Un hydrolat lacrymal lave
Les cieux vert-chou
Sous l’arbre tendronnier qui bave,
Vos caoutchoucs
Blancs de lunes particulières
Aux pialats ronds,
Entrechoquez vos genouillères,
Mes laiderons !
Nous nous aimions à cette époque,
Bleu laideron !
On mangeait des œufs à la coque
Et du mouron !
Un soir, tu me sacras poète,
Blond laideron :
Descends ici, que je te fouette
En mon giron ;
J’ai dégueulé ta bandoline,
Noir laideron ;
Tu couperais ma mandoline
Au fil du front.
Pouah ! mes salives desséchées,
Roux laideron,
Infectent encore les tranchées
De ton sein rond !
A teary tincture slops
Over cabbage-green skies:
Beneath saplings’ dewy drops,
Your white raincoats rise
With strange moons
And ripe spheres,
Knock your knees together,
My ugly little dears.
How we loved each other once:
Eating chickweed
And soft-boiled eggs,
My ugly, blue-eyed dear
One night you hailed me poet:
You hopped on my lap
For a spanking,
My ugly, blonde dear
Your brilliantine made me puke:
Your heavy brow
Could break a guitar,
My ugly, dark-haired dear
My dry jets of sputum,
Fester between
Your round breasts,
My ugly, red-headed dear
Ô mes petites amoureuses,
Que je vous hais !
Plaquez de fouffes douloureuses
Vos tétons laids !
Piétinez mes vieilles terrines
De sentiment ;
– Hop donc ! soyez-moi ballerines
Pour un moment !…
Vos omoplates se déboîtent,
Ô mes amours !
Une étoile à vos reins qui boitent
Tournez vos tours !
Et c’est pourtant pour ces éclanches
Que j’ai rimé !
Je voudrais vous casser les hanches
D’avoir aimé !
Fade amas d’étoiles ratées,
Comblez les coins !
– Vous crèverez en Dieu, bâtées
D’ignobles soins !
Sous les lunes particulières
Aux pialats ronds,
Entrechoquez vos genouillères,
Mes laiderons !
My little loves:
I hate you.
I hope your ugly tits blossom
With painful sores.
You trample my stores
Of feeling;
And then, voilà: you dance
For me once more.
Your shoulders dislocate,
My loves.
Stars brand your hobbled hips
While you do your worst.
And yet, for these sides of beef,
I made the lines above:
Hips I should have broken,
I filled with acts of love.
Guileless clumps of fallen stars
Accumulate below;
Saddled with trifling concerns
You’ll die with God, alone.
Beneath strange moons
And ripe spheres,
Knock your knees together
My ugly little dears!
Fearless and carefree, that was the reputation you gained—a sign of your success, you believed, in disguising your suffering. Indeed, proving your ability to conceal your feelings, demonstrating your independence from your peers, became a source of great satisfaction to you.
O mes petites amoureuses,
Que je vous hais!
Plaquez de fouffes douloureuses
Vos tétons laids!
Rimbaud became your hero. On your wall you pinned Rimbaud et son ombre, the sketch by Cazals: Your resemblance to the poet in this pencil drawing—the carelessly-cropped hair, the finesse of the profile—confirmed your affinity with him.

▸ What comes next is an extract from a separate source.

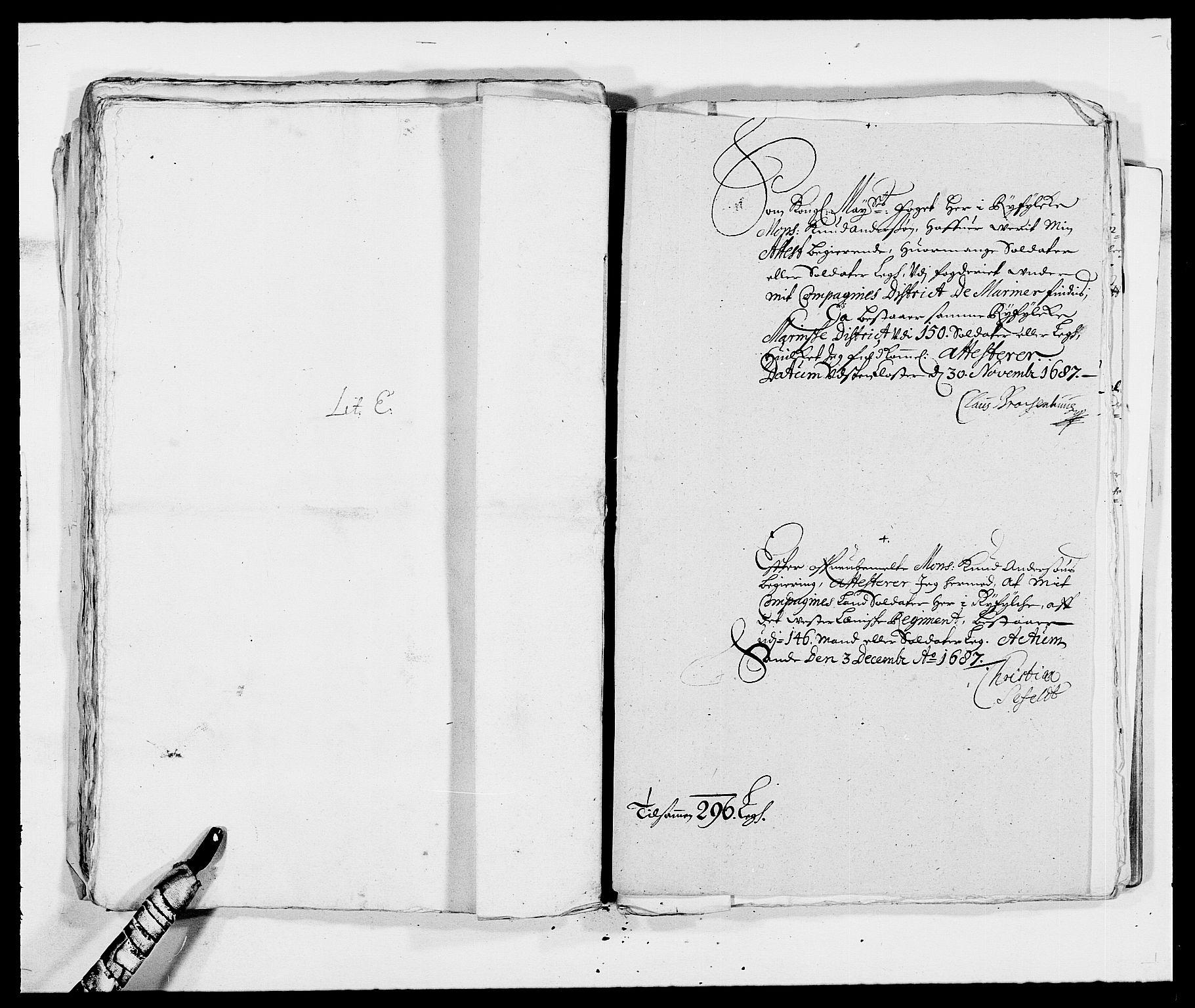 RA, Rentekammeret inntil 1814, Reviderte regnskaper, Fogderegnskap, R47/L2855: Fogderegnskap Ryfylke, 1685-1688, s. 289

Fade amas d’étoiles ratées,
Comblez les coins!
— Vous crèverez en Dieu, bâtées
D’ignobles soins!
Next to Cazal’s sketch you pinned Verlaine’s drawing, Rimbaud à Paris: Hand in pocket, hat on head, he stands in profile, smoking his pipe. For you a Gitane would do: Sitting on your bed, you’d blow smoke rings of love to the boy whose poetry so engaged your emotion.
Blancs de lunes particulières
Aux pialats ronds,
Entrechoquez vos genouillères,
Mes laiderons!
But if you were proud of your ability to conceal your feelings, if you took pleasure in your independence from your peers, did you realize that in cutting off your hair you had cut the link between yourself and your body? As that body ripened, your inability to connect to it gave rise to greater and greater anxiety.

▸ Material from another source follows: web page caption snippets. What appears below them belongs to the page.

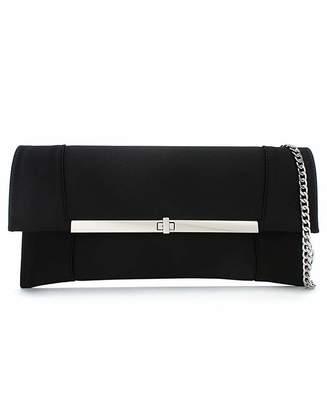 Daniel Footwear Daniel Afleck Satin Envelope Clutch Bag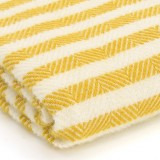 Tweedmill uldplaid - Stripe Lemon Sherbet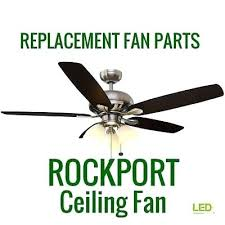 replacement parts for hampton bay ceiling fan hampton bay rockport 52 in ceiling fan replacement parts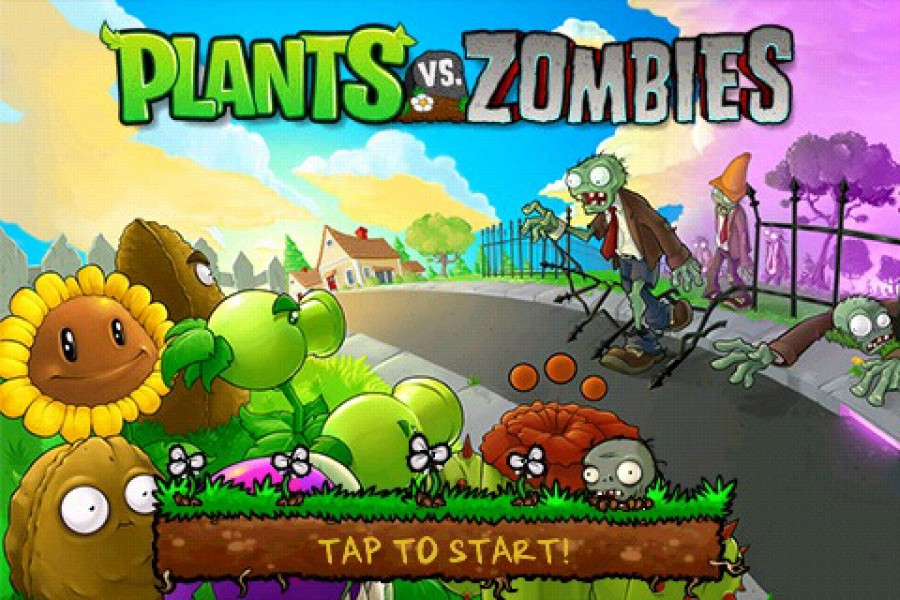 скачать plants vs zombie android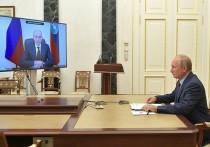 Темрезов доложил Путину о планах по снижению безработицы в КЧР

Is one ever finished with adolescence, then? … And what about Gudrun’s ingenious transcription of this dangerous passage? Neither Narcissus bedazzled by her new-found sex nor a nymph bent on seduction, she did not recoil before her discoveries nor rush into deploying her powers; no, her rocking before me demanded nothing but recognition. Thus I offered her Rimbaud, an interpretation for her sensations, a fellow adolescent about to walk the world.
We speak of Egon Schiele, dead at twenty-eight. Lilo says she likes the drawings on her wall, but she prefers Egon’s earlier work. I agree that Edith’s too old to be a girl like Rimbaud (my first gift to Lilo) but not Gerti, Wally and the working-class girls.

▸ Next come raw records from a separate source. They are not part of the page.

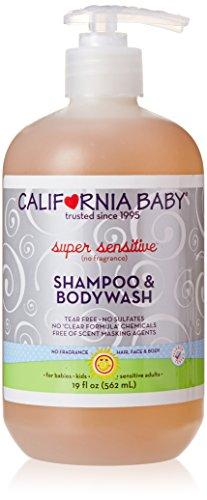 California Baby champú súper sensible y colada del cuerpo, fragancias gratis, 19 onzas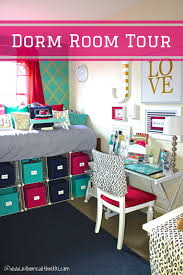 dorm room goals put the furniture that comes with the dorms under the bed and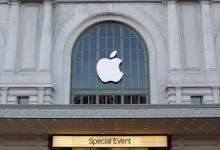 苹果起诉高通 质疑其专利授权合理性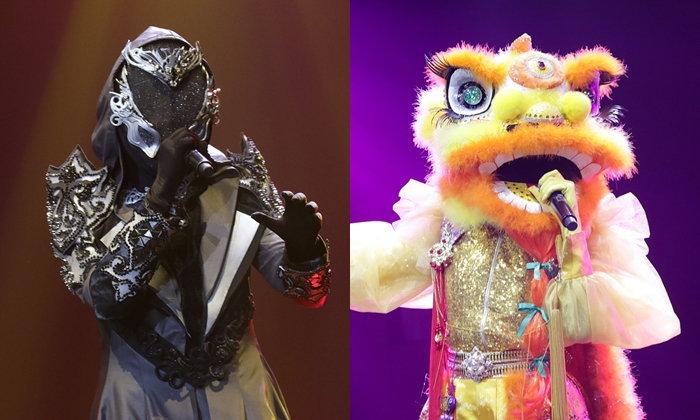 ลุ้นระทึกสายโหด! ถอด หน้ากากสิงโตเชิด-หน้ากากพ่อมด The Mask Singer 4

̶ Yes. It’s pure cinema. It struck a chord in me, as a girl.
̶ And as a boy?
̶ I’m not Rimbaud.
̶ But what if she never decides?
I jump in to answer Brynjar’s question:
̶̶ Then she’ll be an artist, a dancer.
̶ A dancer?
̶ Yes. She’ll run garlands from star to star and she’ll dance.
̶ Sprague, what are you saying?
̶ I’m saying that in the house of the soapmaker, those who don’t fall learn how to dance.
Suspended between delight and unease, Brynjar hestitates. I myself am surprised by my pirouette from the poem to the proverb. Why do I always associate Rimbaud with girls’ becoming? Because of you, of course! Because of your evocation—way back when, in our conversation on the floor—of what this boy has meant to you.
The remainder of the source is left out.